Our PhD students receive an excellent training in research and pedagogy, preparing them for careers in top research and teaching universities. While many also choose to pursue careers outside of the academy, on this page, we feature those students currently seeking positions in universities or colleges.
Louise Birdsell Bauer is a researcher for the Public Service Alliance of Canada (PSAC). Louise has been a researcher of contract academic staff (CAS) in Canadian universities since 2008, and is a public sociologist in the field of precarious academic work. Louise's other research looks at strikes, union renewal and racialized workers' experiences in health care and the social services.
With a background in critical criminology, Amanda Couture-Carron’s research centers on vulnerable and marginalized populations’ experiences as (1) offenders, (2) with violence against women, and (3) accessing justice.
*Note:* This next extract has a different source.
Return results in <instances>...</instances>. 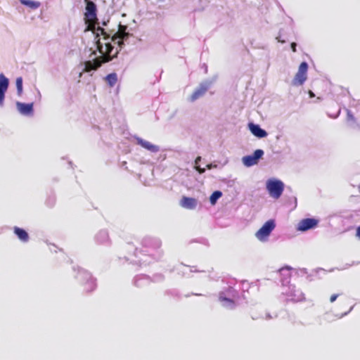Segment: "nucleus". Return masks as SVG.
<instances>
[{"instance_id":"obj_1","label":"nucleus","mask_w":360,"mask_h":360,"mask_svg":"<svg viewBox=\"0 0 360 360\" xmlns=\"http://www.w3.org/2000/svg\"><path fill=\"white\" fill-rule=\"evenodd\" d=\"M96 30L97 37L100 34L103 36V41H101L100 39L96 41L97 49L101 53V56L92 60L84 62V71L86 72L91 70H96L103 63H108L115 58L118 51H116L112 53L114 47L111 44V41L117 44L121 48L123 44V40L129 36V34L126 32L127 26L122 25H119L118 31L111 37L110 41H109L110 34H108L103 28L98 27Z\"/></svg>"},{"instance_id":"obj_2","label":"nucleus","mask_w":360,"mask_h":360,"mask_svg":"<svg viewBox=\"0 0 360 360\" xmlns=\"http://www.w3.org/2000/svg\"><path fill=\"white\" fill-rule=\"evenodd\" d=\"M86 3L84 21L87 25V30L94 31L97 23V9L96 4L90 0H84Z\"/></svg>"},{"instance_id":"obj_3","label":"nucleus","mask_w":360,"mask_h":360,"mask_svg":"<svg viewBox=\"0 0 360 360\" xmlns=\"http://www.w3.org/2000/svg\"><path fill=\"white\" fill-rule=\"evenodd\" d=\"M266 189L272 198L278 199L284 189V184L279 180H269L266 182Z\"/></svg>"},{"instance_id":"obj_4","label":"nucleus","mask_w":360,"mask_h":360,"mask_svg":"<svg viewBox=\"0 0 360 360\" xmlns=\"http://www.w3.org/2000/svg\"><path fill=\"white\" fill-rule=\"evenodd\" d=\"M276 225L274 221L270 219L264 223V224L256 232L255 236L261 241L266 240L271 231L274 229Z\"/></svg>"},{"instance_id":"obj_5","label":"nucleus","mask_w":360,"mask_h":360,"mask_svg":"<svg viewBox=\"0 0 360 360\" xmlns=\"http://www.w3.org/2000/svg\"><path fill=\"white\" fill-rule=\"evenodd\" d=\"M307 69L308 65L306 62H302L300 65L298 71L292 82L294 86L302 85L306 81Z\"/></svg>"},{"instance_id":"obj_6","label":"nucleus","mask_w":360,"mask_h":360,"mask_svg":"<svg viewBox=\"0 0 360 360\" xmlns=\"http://www.w3.org/2000/svg\"><path fill=\"white\" fill-rule=\"evenodd\" d=\"M319 221L314 218H307L299 221L297 230L300 231H306L317 226Z\"/></svg>"},{"instance_id":"obj_7","label":"nucleus","mask_w":360,"mask_h":360,"mask_svg":"<svg viewBox=\"0 0 360 360\" xmlns=\"http://www.w3.org/2000/svg\"><path fill=\"white\" fill-rule=\"evenodd\" d=\"M264 151L261 149L256 150L252 155L245 156L243 158V162L245 165L250 167L257 163L258 160L262 157Z\"/></svg>"},{"instance_id":"obj_8","label":"nucleus","mask_w":360,"mask_h":360,"mask_svg":"<svg viewBox=\"0 0 360 360\" xmlns=\"http://www.w3.org/2000/svg\"><path fill=\"white\" fill-rule=\"evenodd\" d=\"M8 79L4 74H0V106L4 105L5 93L8 87Z\"/></svg>"},{"instance_id":"obj_9","label":"nucleus","mask_w":360,"mask_h":360,"mask_svg":"<svg viewBox=\"0 0 360 360\" xmlns=\"http://www.w3.org/2000/svg\"><path fill=\"white\" fill-rule=\"evenodd\" d=\"M180 205L184 208L193 210L197 206V200L193 198L183 196L180 201Z\"/></svg>"},{"instance_id":"obj_10","label":"nucleus","mask_w":360,"mask_h":360,"mask_svg":"<svg viewBox=\"0 0 360 360\" xmlns=\"http://www.w3.org/2000/svg\"><path fill=\"white\" fill-rule=\"evenodd\" d=\"M249 129L251 133L258 138H264L267 136V133L265 130L260 128V127L257 124H255L253 123L249 124Z\"/></svg>"},{"instance_id":"obj_11","label":"nucleus","mask_w":360,"mask_h":360,"mask_svg":"<svg viewBox=\"0 0 360 360\" xmlns=\"http://www.w3.org/2000/svg\"><path fill=\"white\" fill-rule=\"evenodd\" d=\"M18 110L21 114L23 115H30L33 111V104L32 103H22L18 102L17 103Z\"/></svg>"},{"instance_id":"obj_12","label":"nucleus","mask_w":360,"mask_h":360,"mask_svg":"<svg viewBox=\"0 0 360 360\" xmlns=\"http://www.w3.org/2000/svg\"><path fill=\"white\" fill-rule=\"evenodd\" d=\"M136 141L139 145L151 152H158L159 150L158 146L152 144L149 141H145L141 138H137Z\"/></svg>"},{"instance_id":"obj_13","label":"nucleus","mask_w":360,"mask_h":360,"mask_svg":"<svg viewBox=\"0 0 360 360\" xmlns=\"http://www.w3.org/2000/svg\"><path fill=\"white\" fill-rule=\"evenodd\" d=\"M13 231L21 241L26 243L29 240V235L25 230L15 226L13 229Z\"/></svg>"},{"instance_id":"obj_14","label":"nucleus","mask_w":360,"mask_h":360,"mask_svg":"<svg viewBox=\"0 0 360 360\" xmlns=\"http://www.w3.org/2000/svg\"><path fill=\"white\" fill-rule=\"evenodd\" d=\"M207 89L205 86H201L200 88L196 89L191 96V101H195L200 97L202 96L205 92L207 91Z\"/></svg>"},{"instance_id":"obj_15","label":"nucleus","mask_w":360,"mask_h":360,"mask_svg":"<svg viewBox=\"0 0 360 360\" xmlns=\"http://www.w3.org/2000/svg\"><path fill=\"white\" fill-rule=\"evenodd\" d=\"M20 2L32 10L38 8L41 5L40 2L32 0H20Z\"/></svg>"},{"instance_id":"obj_16","label":"nucleus","mask_w":360,"mask_h":360,"mask_svg":"<svg viewBox=\"0 0 360 360\" xmlns=\"http://www.w3.org/2000/svg\"><path fill=\"white\" fill-rule=\"evenodd\" d=\"M105 81L107 82L110 86L112 87L115 85L117 81V74L113 72L108 75L105 77Z\"/></svg>"},{"instance_id":"obj_17","label":"nucleus","mask_w":360,"mask_h":360,"mask_svg":"<svg viewBox=\"0 0 360 360\" xmlns=\"http://www.w3.org/2000/svg\"><path fill=\"white\" fill-rule=\"evenodd\" d=\"M222 195V193L219 191H216L212 193V194L210 197V201L212 205H214L217 202V200L221 198Z\"/></svg>"},{"instance_id":"obj_18","label":"nucleus","mask_w":360,"mask_h":360,"mask_svg":"<svg viewBox=\"0 0 360 360\" xmlns=\"http://www.w3.org/2000/svg\"><path fill=\"white\" fill-rule=\"evenodd\" d=\"M15 85L17 88L18 94L20 96L22 92V77H18L15 81Z\"/></svg>"},{"instance_id":"obj_19","label":"nucleus","mask_w":360,"mask_h":360,"mask_svg":"<svg viewBox=\"0 0 360 360\" xmlns=\"http://www.w3.org/2000/svg\"><path fill=\"white\" fill-rule=\"evenodd\" d=\"M219 300L221 302H227L229 304H230L231 307H233L234 306V301L231 300V299H229V298H226V297H219Z\"/></svg>"},{"instance_id":"obj_20","label":"nucleus","mask_w":360,"mask_h":360,"mask_svg":"<svg viewBox=\"0 0 360 360\" xmlns=\"http://www.w3.org/2000/svg\"><path fill=\"white\" fill-rule=\"evenodd\" d=\"M87 285H89V288L87 289L88 291H92L96 287V284L92 280L89 281L87 282Z\"/></svg>"},{"instance_id":"obj_21","label":"nucleus","mask_w":360,"mask_h":360,"mask_svg":"<svg viewBox=\"0 0 360 360\" xmlns=\"http://www.w3.org/2000/svg\"><path fill=\"white\" fill-rule=\"evenodd\" d=\"M338 295H339L338 294L332 295L330 297V302H335L336 300V299L338 298Z\"/></svg>"},{"instance_id":"obj_22","label":"nucleus","mask_w":360,"mask_h":360,"mask_svg":"<svg viewBox=\"0 0 360 360\" xmlns=\"http://www.w3.org/2000/svg\"><path fill=\"white\" fill-rule=\"evenodd\" d=\"M296 46H297V44L295 42L291 43V49L293 52H296Z\"/></svg>"},{"instance_id":"obj_23","label":"nucleus","mask_w":360,"mask_h":360,"mask_svg":"<svg viewBox=\"0 0 360 360\" xmlns=\"http://www.w3.org/2000/svg\"><path fill=\"white\" fill-rule=\"evenodd\" d=\"M196 169L199 172L200 174H202L205 171L204 168H200L199 167H198Z\"/></svg>"},{"instance_id":"obj_24","label":"nucleus","mask_w":360,"mask_h":360,"mask_svg":"<svg viewBox=\"0 0 360 360\" xmlns=\"http://www.w3.org/2000/svg\"><path fill=\"white\" fill-rule=\"evenodd\" d=\"M356 236L360 238V226L356 229Z\"/></svg>"},{"instance_id":"obj_25","label":"nucleus","mask_w":360,"mask_h":360,"mask_svg":"<svg viewBox=\"0 0 360 360\" xmlns=\"http://www.w3.org/2000/svg\"><path fill=\"white\" fill-rule=\"evenodd\" d=\"M309 96H310V97H314V94H313V92H312V91H309Z\"/></svg>"},{"instance_id":"obj_26","label":"nucleus","mask_w":360,"mask_h":360,"mask_svg":"<svg viewBox=\"0 0 360 360\" xmlns=\"http://www.w3.org/2000/svg\"><path fill=\"white\" fill-rule=\"evenodd\" d=\"M200 160V157L197 158V159L195 160V163H197L198 161H199Z\"/></svg>"},{"instance_id":"obj_27","label":"nucleus","mask_w":360,"mask_h":360,"mask_svg":"<svg viewBox=\"0 0 360 360\" xmlns=\"http://www.w3.org/2000/svg\"><path fill=\"white\" fill-rule=\"evenodd\" d=\"M92 54H93V55H96V51H94V52L92 53Z\"/></svg>"},{"instance_id":"obj_28","label":"nucleus","mask_w":360,"mask_h":360,"mask_svg":"<svg viewBox=\"0 0 360 360\" xmlns=\"http://www.w3.org/2000/svg\"><path fill=\"white\" fill-rule=\"evenodd\" d=\"M359 191H360V184L359 185Z\"/></svg>"}]
</instances>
Her research focuses on immigrant and racialized young people and women, paying particular attention to the social and structural contexts shaping their experiences. In pursuit of this research agenda, her work encompasses several independent and collaborative projects using a variety of qualitative and quantitative methods, such as surveys, interviews, and longitudinal diaries.
Yang-Sook Kim's scholarship centers on how subordinated people make sense of, navigate and resist deepening inequalities characteristic of neoliberal globalization. Her dissertation project uses a comparative case study of the care sectors in South Korea and the United States to understand how unequally-positioned groups of marginalized women workers navigate intensifying precarity.
Maria M. Majerski is a Visiting Assistant Professor of Sociology at Bishop’s University in Quebec where she teaches research methodology, statistics, race and ethnicity, community, and social policy. Her research focuses on the role of social networks and access to social capital in the employment outcomes of individuals in disadvantaged social status positions. Her research also examines the relationship between voluntary association involvement and access to diverse ties and information across diaspora communities.
Andrew D. Nevin’s work is connected to three main substantive areas—technology, deviance, and inequality—that converge through scholarship on the wide-ranging social implications of digital technologies. His current research engages with theoretical debates within cyber-criminology by proposing and empirically evaluating new theorizing frameworks that explicitly consider the importance of structural differences between online and offline spaces when explaining virtual offending. His future research agenda will continue to explore cybercrime as well as address other diverse topics under the umbrella of digital sociology.
Lawrence Williams' work focuses on the connections between decision-making, careers, deviance, and sociological theory. His current research examines employee turnover intentions.